(Scene question records)
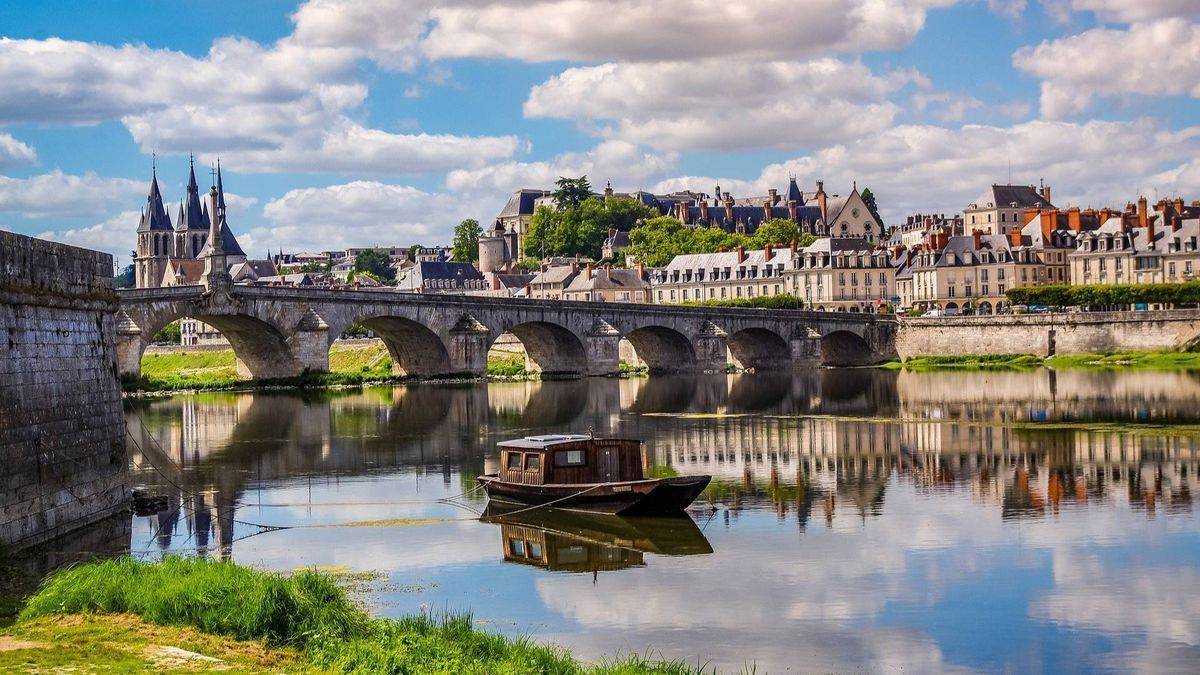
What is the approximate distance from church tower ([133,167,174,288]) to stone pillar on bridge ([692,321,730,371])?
90284mm

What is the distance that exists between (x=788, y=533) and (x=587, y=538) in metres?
3.47

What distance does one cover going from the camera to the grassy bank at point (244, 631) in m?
15.6

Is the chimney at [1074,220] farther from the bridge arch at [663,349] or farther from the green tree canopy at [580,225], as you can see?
the green tree canopy at [580,225]

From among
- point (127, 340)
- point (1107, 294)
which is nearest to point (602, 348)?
point (127, 340)

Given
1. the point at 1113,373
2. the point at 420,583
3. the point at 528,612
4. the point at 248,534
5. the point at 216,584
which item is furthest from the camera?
the point at 1113,373

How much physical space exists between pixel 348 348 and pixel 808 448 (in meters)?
55.4

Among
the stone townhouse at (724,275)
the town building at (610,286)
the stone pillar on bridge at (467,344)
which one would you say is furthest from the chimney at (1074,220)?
the stone pillar on bridge at (467,344)

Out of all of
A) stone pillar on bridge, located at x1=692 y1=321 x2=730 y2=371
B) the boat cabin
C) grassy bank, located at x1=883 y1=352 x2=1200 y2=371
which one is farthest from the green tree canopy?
the boat cabin

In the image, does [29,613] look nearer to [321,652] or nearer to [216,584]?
[216,584]

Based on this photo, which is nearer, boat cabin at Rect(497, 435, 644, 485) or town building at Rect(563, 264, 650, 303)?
boat cabin at Rect(497, 435, 644, 485)

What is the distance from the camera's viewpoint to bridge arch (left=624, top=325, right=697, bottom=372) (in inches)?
3447

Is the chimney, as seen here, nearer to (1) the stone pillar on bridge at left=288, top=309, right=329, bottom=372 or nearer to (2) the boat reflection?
(1) the stone pillar on bridge at left=288, top=309, right=329, bottom=372

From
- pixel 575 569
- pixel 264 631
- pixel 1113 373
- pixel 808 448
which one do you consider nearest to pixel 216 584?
pixel 264 631

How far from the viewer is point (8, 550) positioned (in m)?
21.5
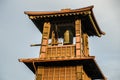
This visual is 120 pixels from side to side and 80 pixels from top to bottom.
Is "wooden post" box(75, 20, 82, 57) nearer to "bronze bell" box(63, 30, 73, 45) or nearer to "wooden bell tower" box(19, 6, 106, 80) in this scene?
"wooden bell tower" box(19, 6, 106, 80)

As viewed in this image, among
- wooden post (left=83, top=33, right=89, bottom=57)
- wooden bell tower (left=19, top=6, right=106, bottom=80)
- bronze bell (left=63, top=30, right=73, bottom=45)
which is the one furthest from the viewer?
wooden post (left=83, top=33, right=89, bottom=57)

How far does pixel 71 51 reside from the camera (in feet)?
71.1

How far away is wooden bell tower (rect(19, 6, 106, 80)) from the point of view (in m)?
21.0

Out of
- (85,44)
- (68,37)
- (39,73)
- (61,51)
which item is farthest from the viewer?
(85,44)

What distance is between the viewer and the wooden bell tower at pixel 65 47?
2095cm

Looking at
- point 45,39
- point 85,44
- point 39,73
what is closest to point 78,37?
point 45,39

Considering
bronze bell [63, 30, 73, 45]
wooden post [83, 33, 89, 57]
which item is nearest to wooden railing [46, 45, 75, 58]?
bronze bell [63, 30, 73, 45]

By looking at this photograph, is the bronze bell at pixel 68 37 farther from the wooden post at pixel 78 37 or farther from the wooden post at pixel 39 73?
the wooden post at pixel 39 73

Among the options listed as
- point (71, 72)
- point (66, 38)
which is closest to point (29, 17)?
point (66, 38)

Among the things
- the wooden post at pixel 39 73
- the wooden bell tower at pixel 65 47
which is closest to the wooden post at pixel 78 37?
the wooden bell tower at pixel 65 47

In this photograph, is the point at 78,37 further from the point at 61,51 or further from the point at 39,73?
the point at 39,73

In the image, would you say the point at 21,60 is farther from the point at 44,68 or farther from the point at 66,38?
the point at 66,38

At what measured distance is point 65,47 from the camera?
22.0m

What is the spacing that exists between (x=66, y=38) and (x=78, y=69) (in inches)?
121
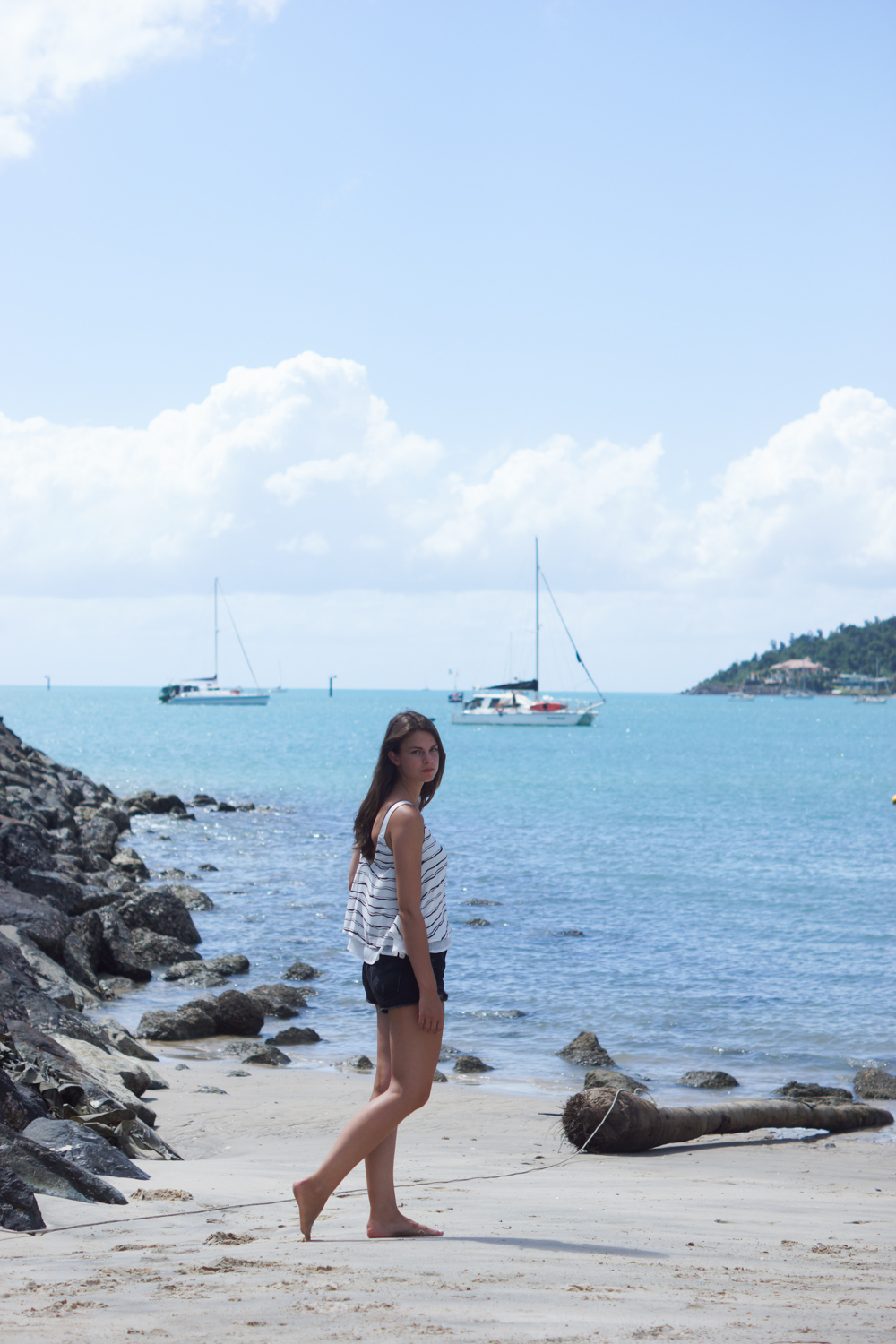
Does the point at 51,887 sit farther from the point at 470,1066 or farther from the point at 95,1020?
the point at 470,1066

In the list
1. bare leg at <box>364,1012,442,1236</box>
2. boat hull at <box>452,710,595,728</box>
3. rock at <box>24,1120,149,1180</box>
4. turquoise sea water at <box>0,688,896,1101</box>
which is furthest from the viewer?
boat hull at <box>452,710,595,728</box>

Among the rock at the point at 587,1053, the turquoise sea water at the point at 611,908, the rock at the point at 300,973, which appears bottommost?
the turquoise sea water at the point at 611,908

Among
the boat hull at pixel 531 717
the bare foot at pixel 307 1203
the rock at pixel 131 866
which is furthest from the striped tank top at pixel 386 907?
the boat hull at pixel 531 717

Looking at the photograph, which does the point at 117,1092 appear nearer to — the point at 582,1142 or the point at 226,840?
the point at 582,1142

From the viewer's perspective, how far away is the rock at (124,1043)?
9219mm

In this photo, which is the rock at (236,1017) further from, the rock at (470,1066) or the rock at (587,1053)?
the rock at (587,1053)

WHAT TO DO:
Copy the listing in full and without alteration, omitting every picture.

THE RESULT:
What is the approximate distance from church tower ([133,167,174,288]) to stone pillar on bridge ([692,321,730,371])?
90284mm

What is the distance that exists between (x=788, y=533) and (x=587, y=538) in metres?
3.47

What distance does one cover going from the camera to the grassy bank at point (244, 631) in m?
15.6

Is the chimney at [1074,220] farther from the bridge arch at [663,349] or farther from the green tree canopy at [580,225], as you can see?
the green tree canopy at [580,225]

From among
- point (127, 340)
- point (1107, 294)
which is nearest to point (602, 348)?
point (127, 340)

Given
1. the point at 1113,373
2. the point at 420,583
3. the point at 528,612
4. the point at 248,534
5. the point at 216,584
which item is furthest from the camera?
the point at 1113,373

How much physical space exists between pixel 348 348 and pixel 808 448 (in meters)?
55.4

Among
the stone townhouse at (724,275)
the town building at (610,286)
the stone pillar on bridge at (467,344)
which one would you say is furthest from the chimney at (1074,220)?
the stone pillar on bridge at (467,344)

Out of all of
A) stone pillar on bridge, located at x1=692 y1=321 x2=730 y2=371
B) the boat cabin
C) grassy bank, located at x1=883 y1=352 x2=1200 y2=371
which one is farthest from the green tree canopy?
the boat cabin

In the image, does [29,613] look nearer to [321,652] or nearer to [216,584]?
[216,584]

Based on this photo, which is nearer, boat cabin at Rect(497, 435, 644, 485) or town building at Rect(563, 264, 650, 303)?
boat cabin at Rect(497, 435, 644, 485)

What is the distance from the camera's viewpoint to bridge arch (left=624, top=325, right=697, bottom=372) (in inches)?
3447

Is the chimney, as seen here, nearer to (1) the stone pillar on bridge at left=288, top=309, right=329, bottom=372 or nearer to (2) the boat reflection?
(1) the stone pillar on bridge at left=288, top=309, right=329, bottom=372

From
- pixel 575 569
- pixel 264 631
- pixel 1113 373
- pixel 808 448
which one do you consider nearest to pixel 216 584?
pixel 264 631

How far from the viewer is point (8, 550) positioned (in m)?
21.5
This visual is 120 pixels from side to side and 80 pixels from top to bottom.
Is "wooden post" box(75, 20, 82, 57) nearer to "bronze bell" box(63, 30, 73, 45) or nearer to "wooden bell tower" box(19, 6, 106, 80) in this scene?
"wooden bell tower" box(19, 6, 106, 80)

As viewed in this image, among
- wooden post (left=83, top=33, right=89, bottom=57)
- wooden bell tower (left=19, top=6, right=106, bottom=80)
- bronze bell (left=63, top=30, right=73, bottom=45)
which is the one furthest from the viewer?
wooden post (left=83, top=33, right=89, bottom=57)

How far does pixel 71 51 reside from the camera (in feet)?
71.1

How far away is wooden bell tower (rect(19, 6, 106, 80)) from the point of view (in m)?
21.0

Out of
- (85,44)
- (68,37)
- (39,73)
- (61,51)
which item is farthest from the viewer?
(85,44)

What distance is between the viewer and the wooden bell tower at pixel 65 47?
2095cm

Looking at
- point 45,39
- point 85,44
- point 39,73
what is closest to point 78,37?
point 45,39

Considering
bronze bell [63, 30, 73, 45]
wooden post [83, 33, 89, 57]
which item is nearest to wooden railing [46, 45, 75, 58]?
bronze bell [63, 30, 73, 45]

By looking at this photograph, is the bronze bell at pixel 68 37 farther from the wooden post at pixel 78 37 or farther from the wooden post at pixel 39 73?
the wooden post at pixel 39 73

Among the options listed as
- point (71, 72)
- point (66, 38)
which is closest to point (29, 17)?
point (66, 38)

Among the things
- the wooden post at pixel 39 73
- the wooden bell tower at pixel 65 47
which is closest to the wooden post at pixel 78 37?
the wooden bell tower at pixel 65 47

In this photograph, is the point at 78,37 further from the point at 61,51 or further from the point at 39,73?
the point at 39,73

In the image, would you say the point at 21,60 is farther from the point at 44,68 or farther from the point at 66,38?
the point at 66,38

At what measured distance is point 65,47 from the camera?
22.0m

What is the spacing that exists between (x=66, y=38) and (x=78, y=69) (in inches)?
121
Does the point at 51,887 sit farther from the point at 470,1066 or farther from the point at 95,1020?
the point at 470,1066

In the list
1. bare leg at <box>364,1012,442,1236</box>
2. boat hull at <box>452,710,595,728</box>
3. rock at <box>24,1120,149,1180</box>
4. turquoise sea water at <box>0,688,896,1101</box>
which is furthest from the viewer?
boat hull at <box>452,710,595,728</box>

Among the rock at the point at 587,1053, the turquoise sea water at the point at 611,908, the rock at the point at 300,973, which appears bottommost?
the turquoise sea water at the point at 611,908

Among
the boat hull at pixel 531 717
the bare foot at pixel 307 1203
the rock at pixel 131 866
which is furthest from the striped tank top at pixel 386 907?
the boat hull at pixel 531 717

Looking at the photograph, which does the point at 117,1092 appear nearer to — the point at 582,1142 or the point at 226,840?
the point at 582,1142

From the viewer's perspective, how far away is the rock at (124,1043)?
9219mm

In this photo, which is the rock at (236,1017) further from, the rock at (470,1066) or the rock at (587,1053)?
the rock at (587,1053)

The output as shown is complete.